Task material.
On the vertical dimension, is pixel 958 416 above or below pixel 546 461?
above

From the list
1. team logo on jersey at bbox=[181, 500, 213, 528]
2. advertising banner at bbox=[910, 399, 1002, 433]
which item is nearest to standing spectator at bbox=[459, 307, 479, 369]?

What the exercise asks.
Recast the records above as a Markdown table with the columns Row and Line. Number each nonblank line in order and leave out the blank lines.

Problem solution.
| Row | Line |
|---|---|
| 1 | On the vertical dimension, is pixel 958 416 above or below pixel 546 461? |
| 2 | above |
| 3 | From the list |
| 4 | 1. team logo on jersey at bbox=[181, 500, 213, 528] |
| 5 | 2. advertising banner at bbox=[910, 399, 1002, 433] |
| 6 | which item is nearest to standing spectator at bbox=[459, 307, 479, 369]? |